Statement 2: A downhole chemical injection system is disclosed according to Statement 1, further comprising: the first injection port further including a third radially extending injection nozzle fluidically coupled with the tubing string and circumferentially offset from the first radially extending injection nozzle and the second radially extending injection nozzle about a circumference of the tubing string.

Statement 3: A downhole chemical injection system is disclosed according to Statement 2, further comprising: the second injection port further including a fourth radially extending injection nozzle fluidically coupled with the tubing string and circumferentially offset from the first radially extending injection nozzle, the second radially extending injection nozzle, and the third radially extending injection nozzle about a circumference of the tubing string.

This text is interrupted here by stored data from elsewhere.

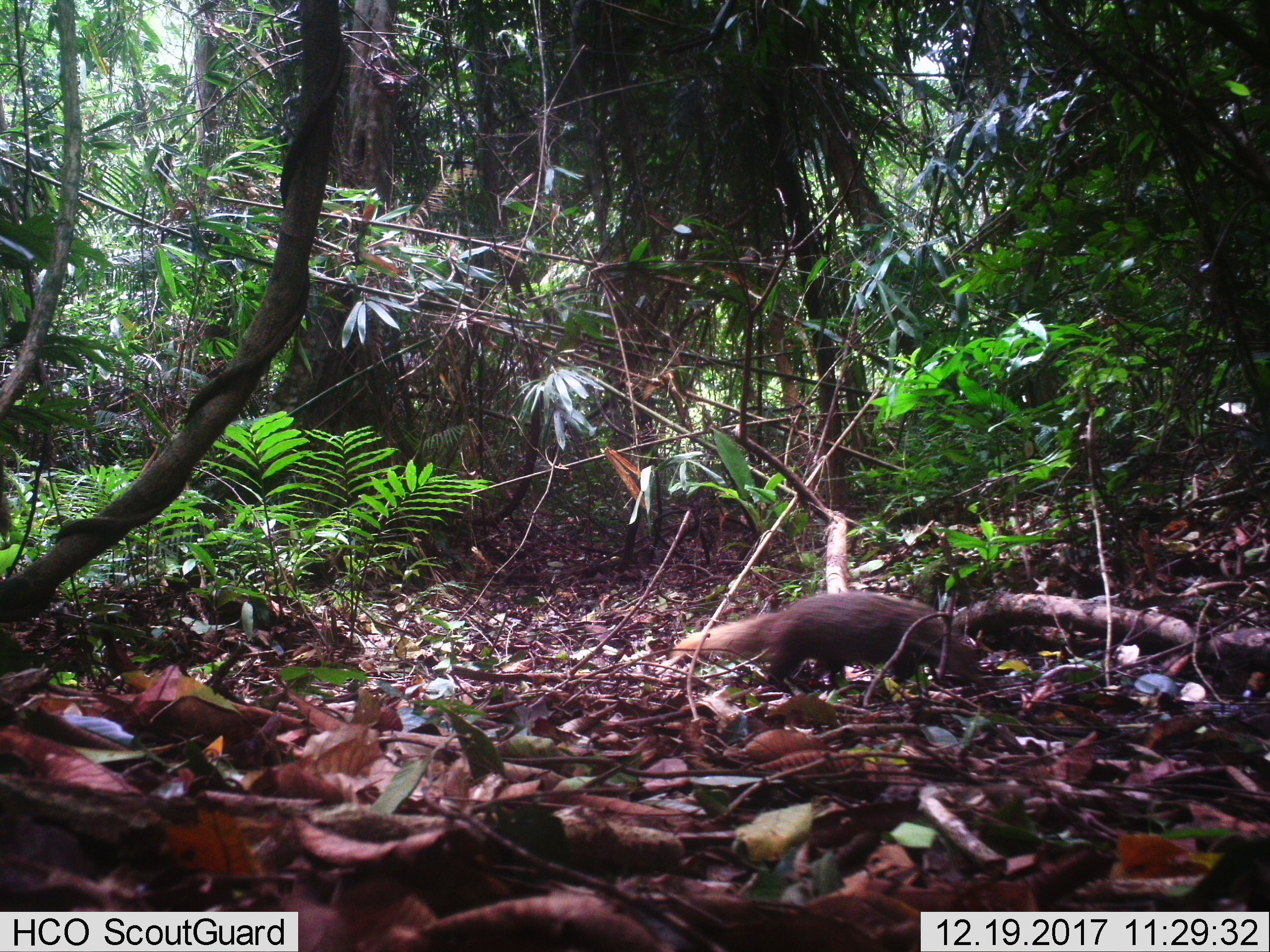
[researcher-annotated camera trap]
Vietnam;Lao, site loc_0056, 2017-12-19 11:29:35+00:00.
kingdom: Animalia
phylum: Chordata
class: Mammalia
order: Carnivora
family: Herpestidae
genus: Urva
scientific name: Urva urva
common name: crab-eating mongoose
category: crab eating mongoose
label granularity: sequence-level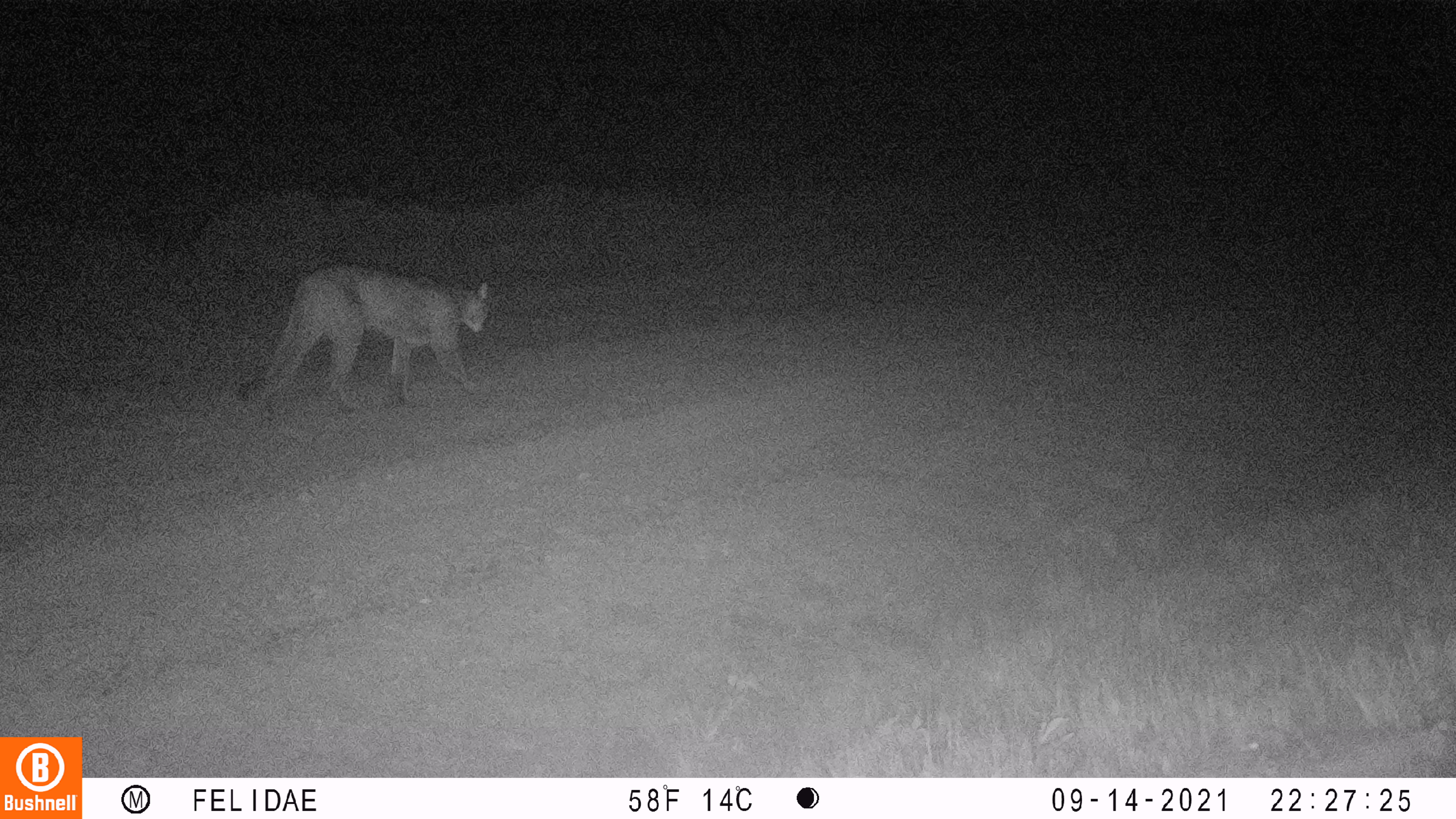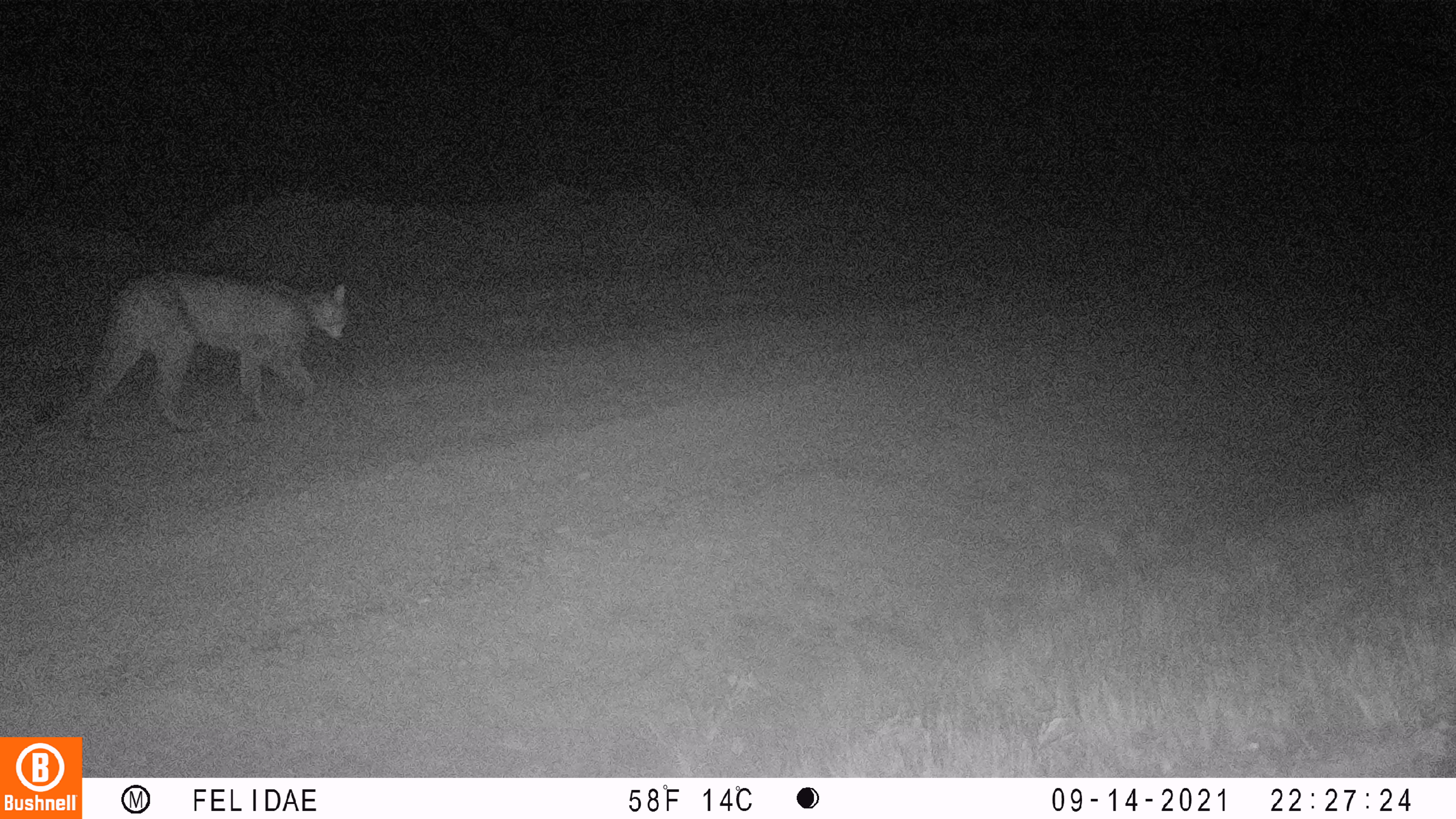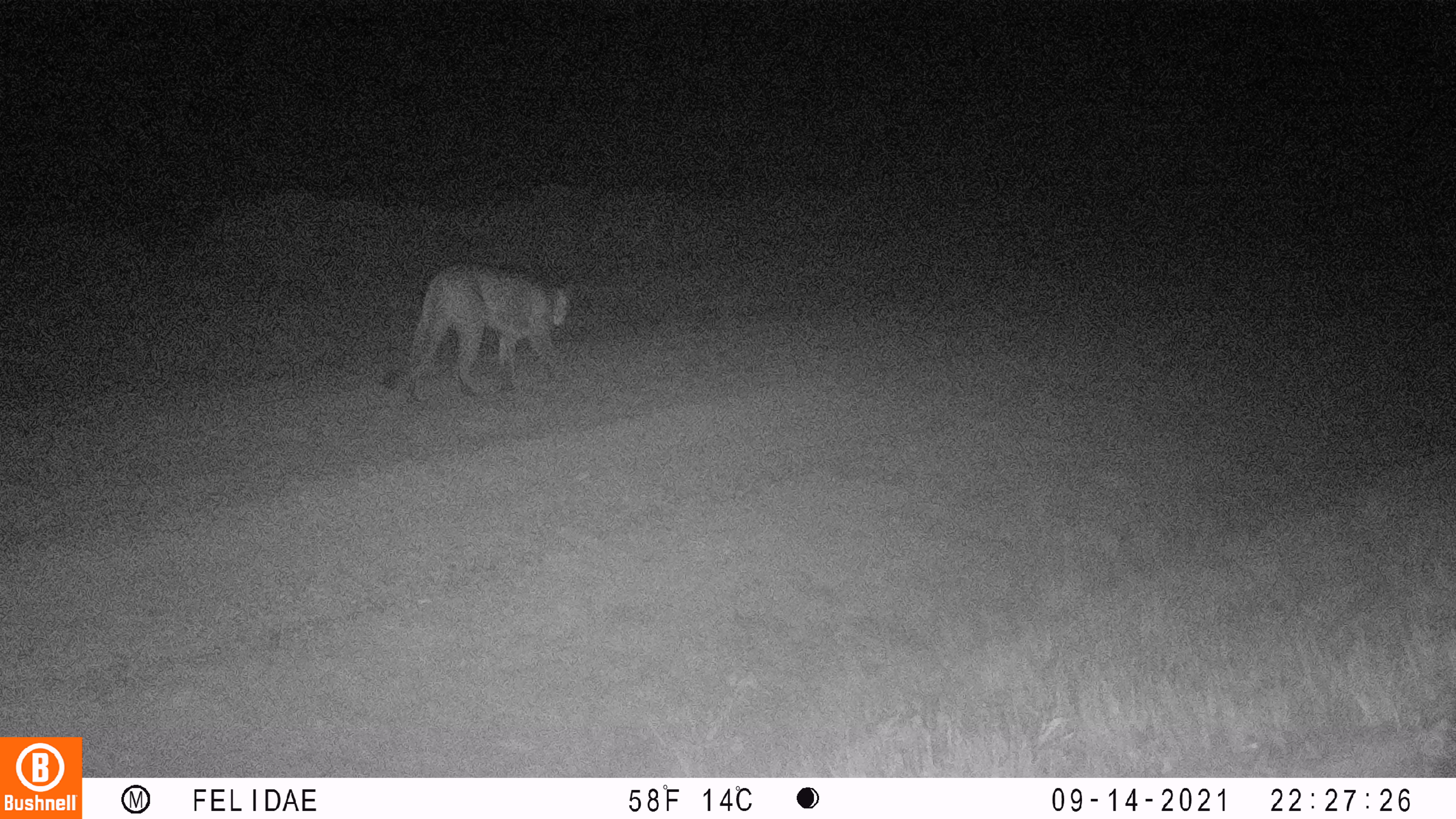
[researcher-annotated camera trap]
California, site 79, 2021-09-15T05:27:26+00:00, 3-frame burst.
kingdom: Animalia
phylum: Chordata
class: Mammalia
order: Carnivora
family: Felidae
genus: Puma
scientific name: Puma concolor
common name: puma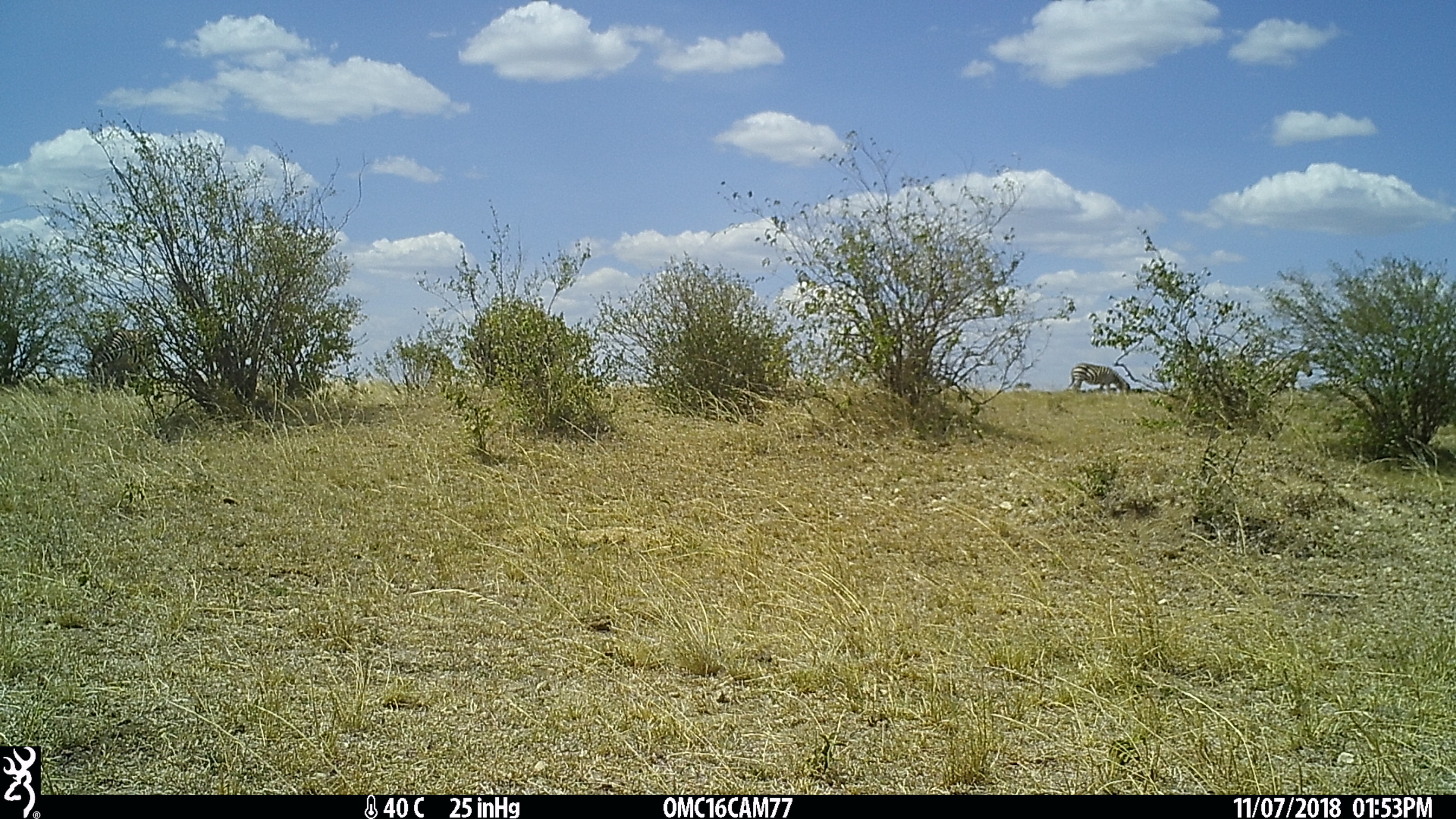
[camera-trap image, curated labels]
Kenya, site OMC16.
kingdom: Animalia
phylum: Chordata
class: Mammalia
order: Perissodactyla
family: Equidae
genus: Equus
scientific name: Equus quagga burchellii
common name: burchell's zebra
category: zebra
Zebra (burchell's zebra) (Equus quagga burchellii).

Statement 4: A downhole chemical injection system is disclosed according to Statements 1-3, wherein at least one of the first radially extending injection nozzle and the second radially extending injection nozzle comprises an injection tip having a cross-sectional shape selected from the group consisting of a circle, an oval, and a triangle.

Statement 5: A downhole chemical injection system according to Statements 1-4, further comprising at least one additional injection port fluidically coupled with the chemical injection line and fluidically coupled with the production tubing string to inject the chemical into the production tubing string, the at least one additional injection port comprising as least one additional radially extending injection nozzle.

Statement 6: A downhole chemical injection system is disclosed according to Statements 1-5, the chemical injection line comprising a check valve disposed between the surface treatment fluid pump and the first injection port and the second injection port.

Statement 7: A downhole chemical injection system is disclosed according to Statement 6, further comprising a density barrier fluidically positioned between the check valve and the first injection port and the second injection port, the density barrier having an axial loop and a circumferential loop relative to the production tubing string, thereby restricting migration of production fluid from the first injection port and the second injection port to the check valve regardless of the directional orientation of the well.

Statement 8: A downhole chemical injection system is disclosed according to Statement 7, wherein the axial loop comprises a pair of axially extending tubing sections.

Statement 9: A downhole chemical injection system is disclosed according to Statement 8, further comprising an extended injection line fluidically coupled with at least one of the pair of axially extending tubing sections, and wherein the second injection port is fluidically coupled with the extended injection line.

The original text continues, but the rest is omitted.